With 2009 on the verge of closing its books, much of the attention has now shifted to 2010 and what a potential change in the law could mean for taxpayers and practitioners. Questions abound as to whether the estate and GST taxes will be reinstituted and, if they are, will they be retroactive. Many are also probably wondering what the repeal means for their current estate plan and if additional steps should be taken to taken to take advantage of the new law.
Here are some items to consider:
1. Determining carryover basis is likely to be a challenge, but there are two exceptions to the carryover basis provisions (executor can allocate up to $1.3 million to increase basis assets and $3 million to increase the basis of assets passing to a surviving spouse under certain conditions). It is important to make sure your estate planning documents permit the executor to make these allocations.
2. The current GST exemption amount stands at $3.5 million. If you have done, or plan to do, any generation skipping planning, you may want to consider using up this exemption before the end of the year since it won't be around in 2010 and will only be $1 million in 2011.
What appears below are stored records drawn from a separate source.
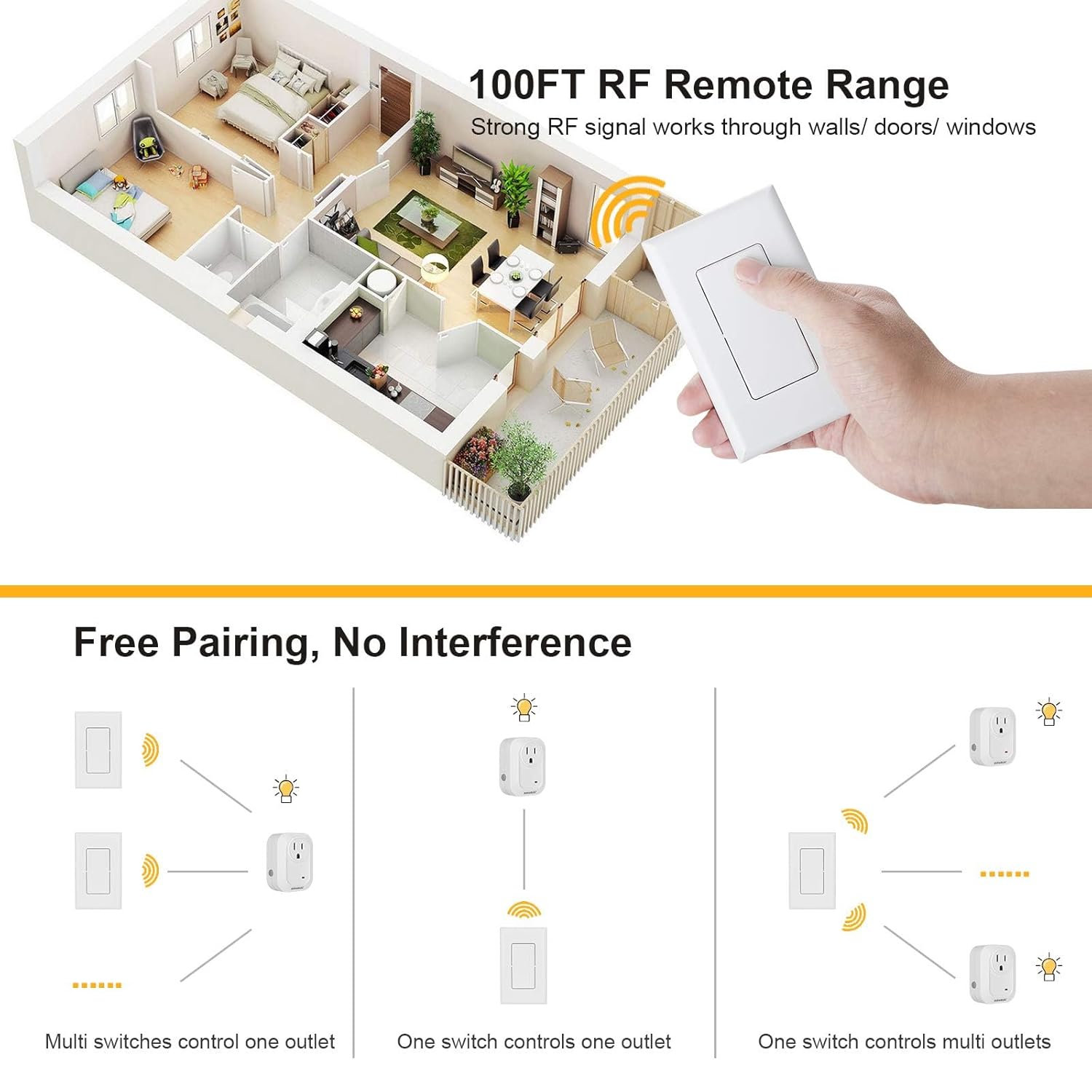 100FT RF Remote Range

Strong RF signal works through walls/ doors/ windows

Free Pairing, No Interference

Multi switches control one outlet

One switch controls one outlet

One switch controls multi outlets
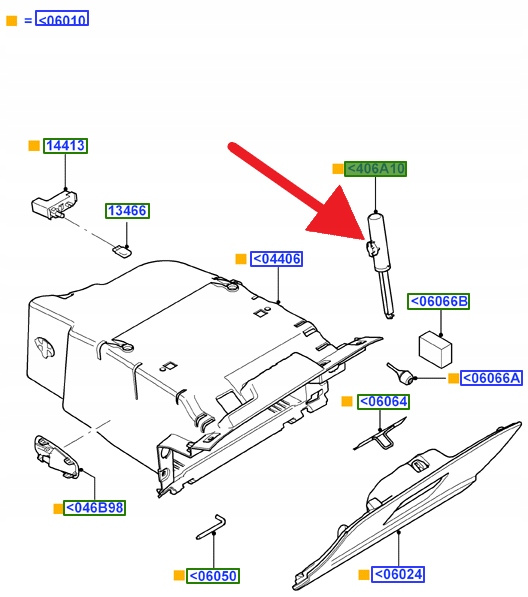 = <06010

14413

13466

<406A10

<04406

<06066B

<06066A

<06064

<046B98

<06050

<06024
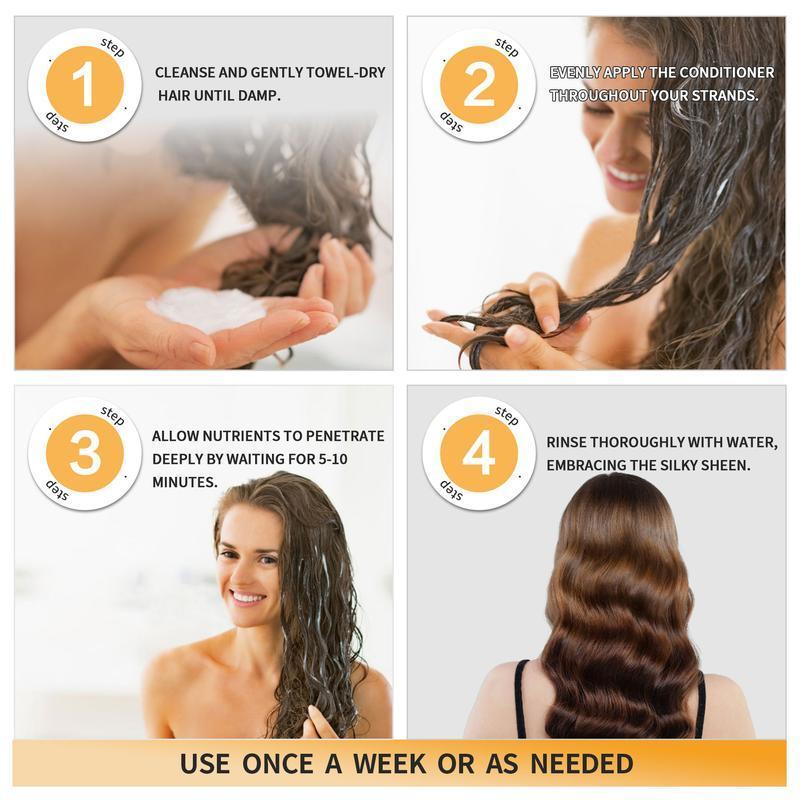 step
1
step
CLEANSE AND GENTLY TOWEL-DRY HAIR UNTIL DAMP.

step
2
step
EVENLY APPLY THE CONDITIONER THROUGHOUT YOUR STRANDS.

step
3
step
ALLOW NUTRIENTS TO PENETRATE DEEPLY BY WAITING FOR 5-10 MINUTES.

step
4
step
RINSE THOROUGHLY WITH WATER, EMBRACING THE SILKY SHEEN.

USE ONCE A WEEK OR AS NEEDED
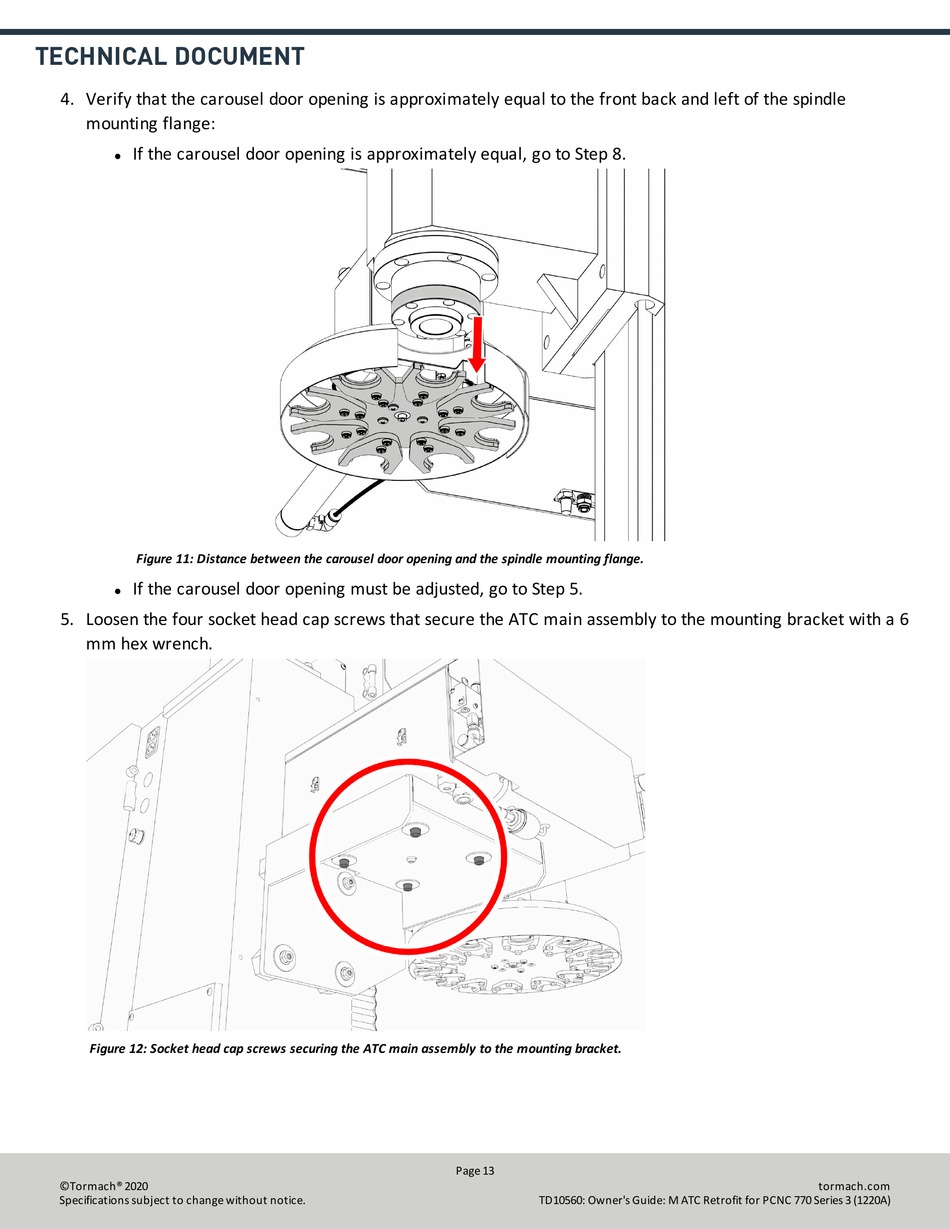 TECHNICAL DOCUMENT

4. Verify that the carousel door opening is approximately equal to the front back and left of the spindle mounting flange:

• If the carousel door opening is approximately equal, go to Step 8.

Figure 11: Distance between the carousel door opening and the spindle mounting flange.

• If the carousel door opening must be adjusted, go to Step 5.

5. Loosen the four socket head cap screws that secure the ATC main assembly to the mounting bracket with a 6 mm hex wrench.

Figure 12: Socket head cap screws securing the ATC main assembly to the mounting bracket.

Page 13

©Tormach® 2020
Specifications subject to change without notice.

tormach.com
TD10560: Owner's Guide: M ATC Retrofit for PCNC 770 Series 3 (1220A)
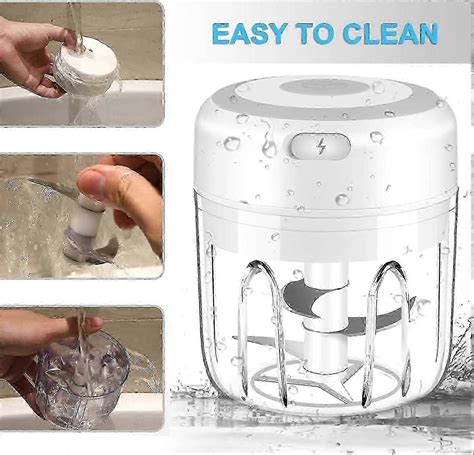 EASY TO CLEAN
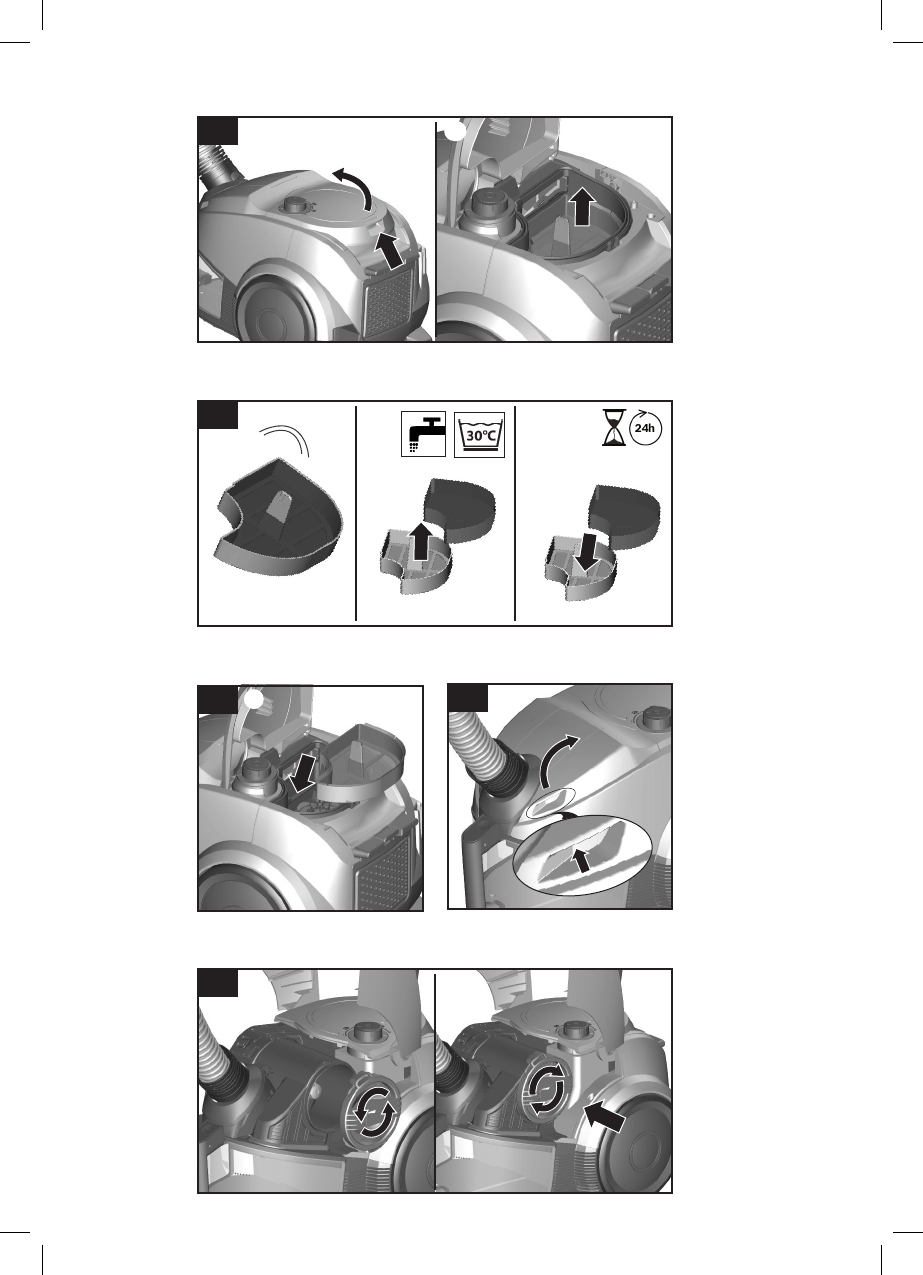 30°C

24h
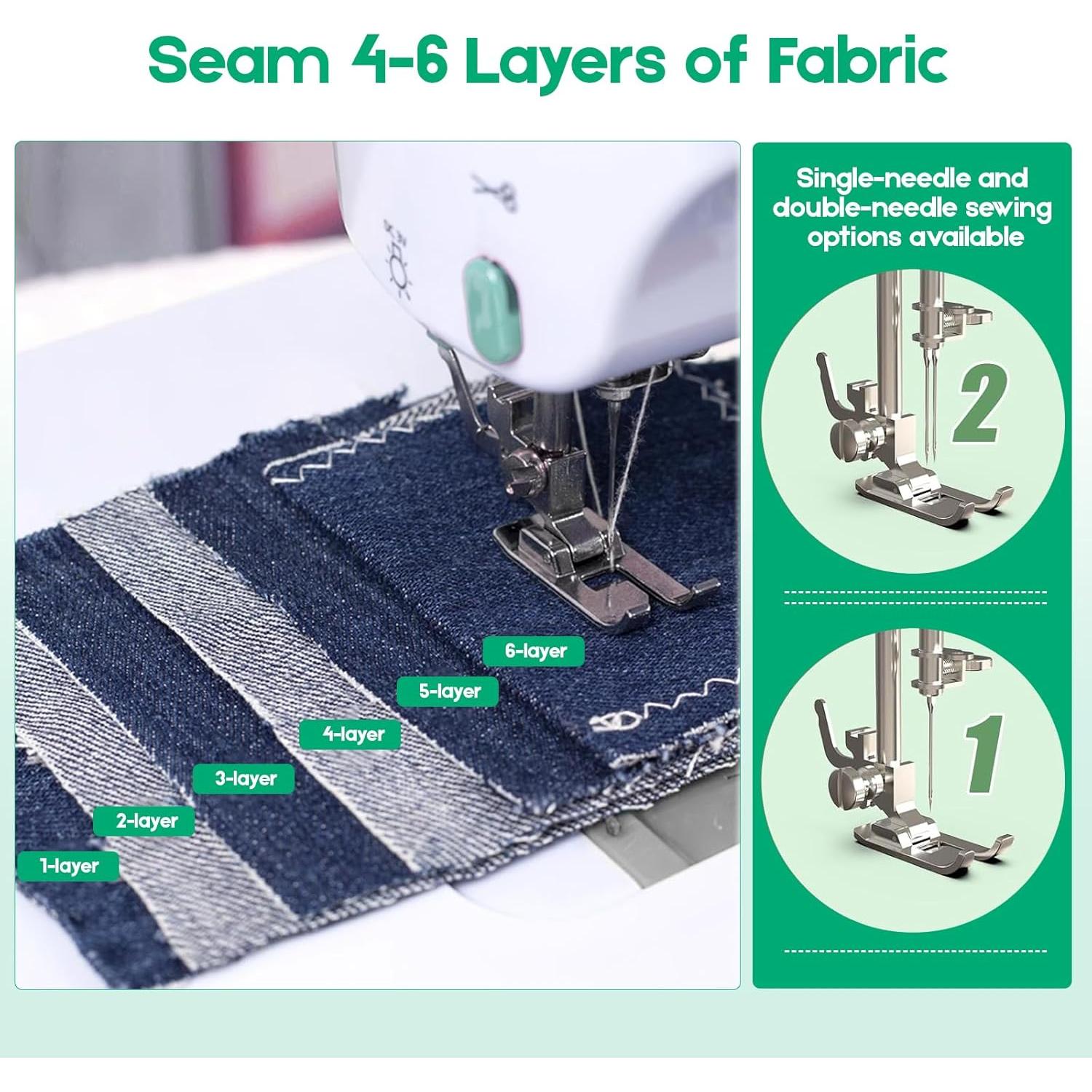 Seam 4-6 Layers of Fabric

6-layer
5-layer
4-layer
3-layer
2-layer
1-layer

Single-needle and double-needle sewing options available

2

1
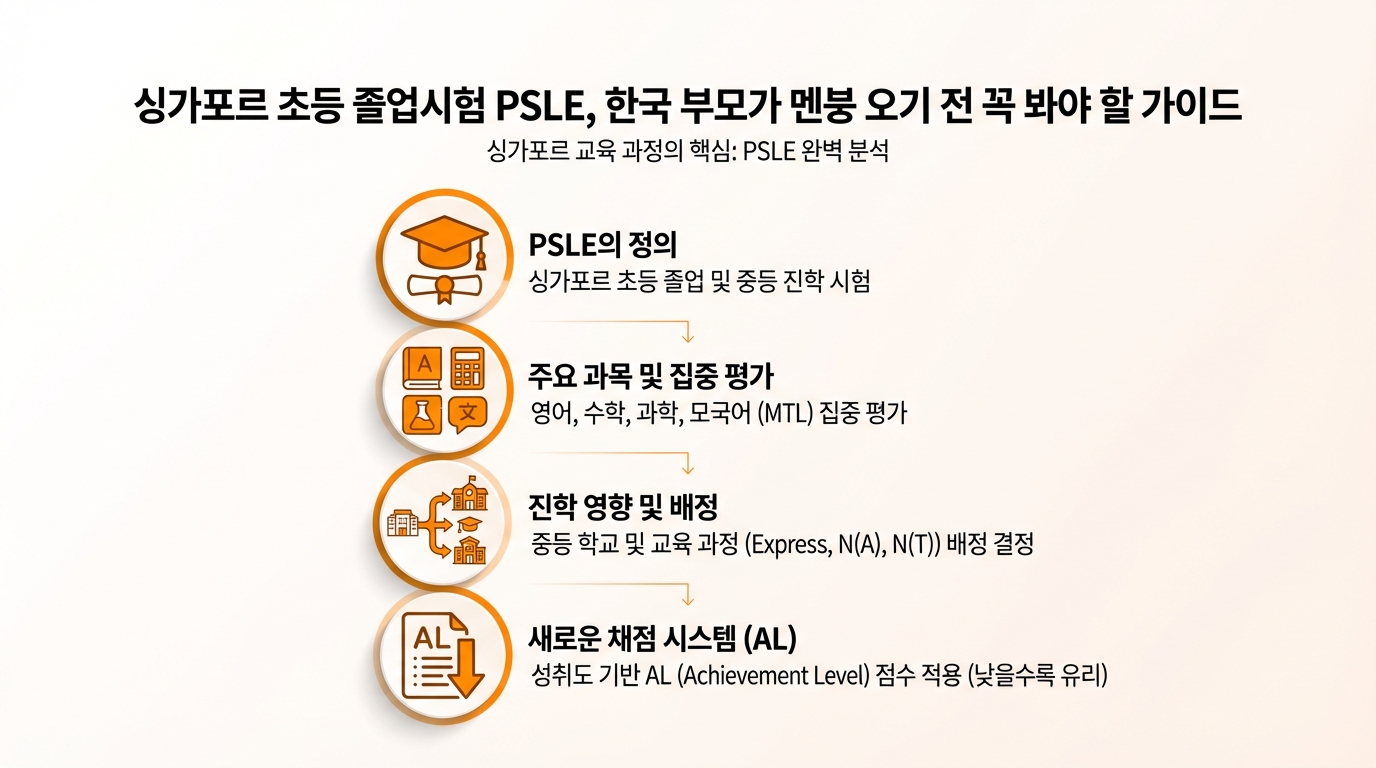 싱가포르 초등 졸업시험 PSLE, 한국 부모가 멘붕 오기 전 꼭 봐야 할 가이드
싱가포르 교육 과정의 핵심: PSLE 완벽 분석

PSLE의 정의
싱가포르 초등 졸업 및 중등 진학 시험

A 文

주요 과목 및 집중 평가
영어, 수학, 과학, 모국어 (MTL) 집중 평가

진학 영향 및 배정
중등 학교 및 교육 과정 (Express, N(A), N(T)) 배정 결정

AL

새로운 채점 시스템 (AL)
성취도 기반 AL (Achievement Level) 점수 적용 (낮을수록 유리)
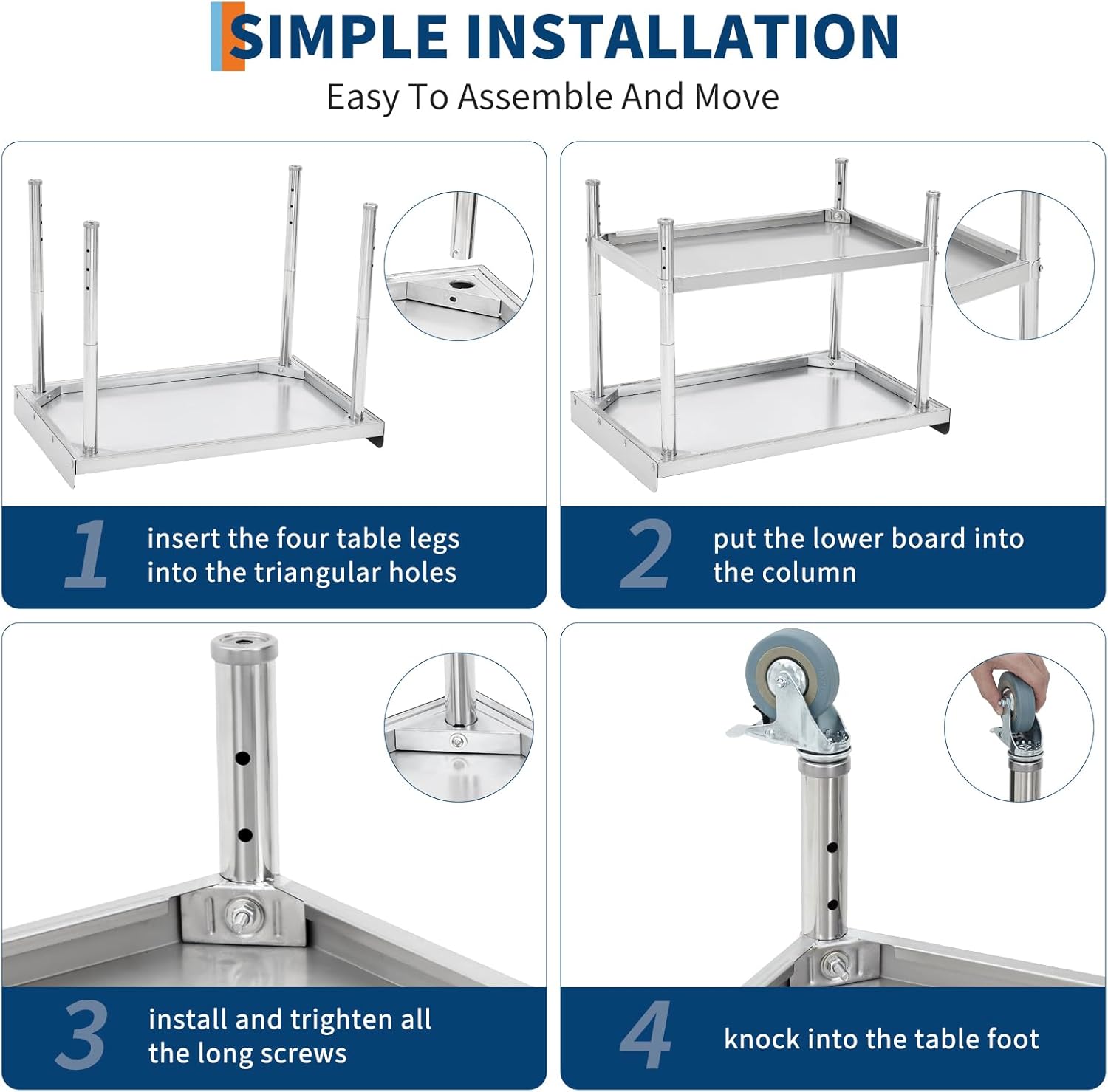 SIMPLE INSTALLATION

Easy To Assemble And Move

1 insert the four table legs into the triangular holes

2 put the lower board into the column

3 install and trighten all the long screws

4 knock into the table foot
3. Any gifts you are planning to make to grandchildren or "direct-skip" persons in trust can be done in 2010 when there is no GST tax. It is important to consider the possibility that any new legislation could be retroactively applied to such transfers when establishing these trusts.
4. Formula gift clauses in wills and trusts could become problematic. Often distributions made from trusts will be based on drafted formula clauses that reference the federal estate tax in calculating an amount passing to a beneficiary. Seeing as how there will be no federal estate tax in 2010, the application of such clauses could become complicated. It is important to review your documents to address any such issues.
Given that the bill passed by the House was highly partisan, it is difficult to divine what might happen next year especially considering 2010 is an election year. We here at Jeffrey Burr as surprised as anyone that we are on the verge of being able to say, "It's the end of the estate tax system as we know it... at least it is for now."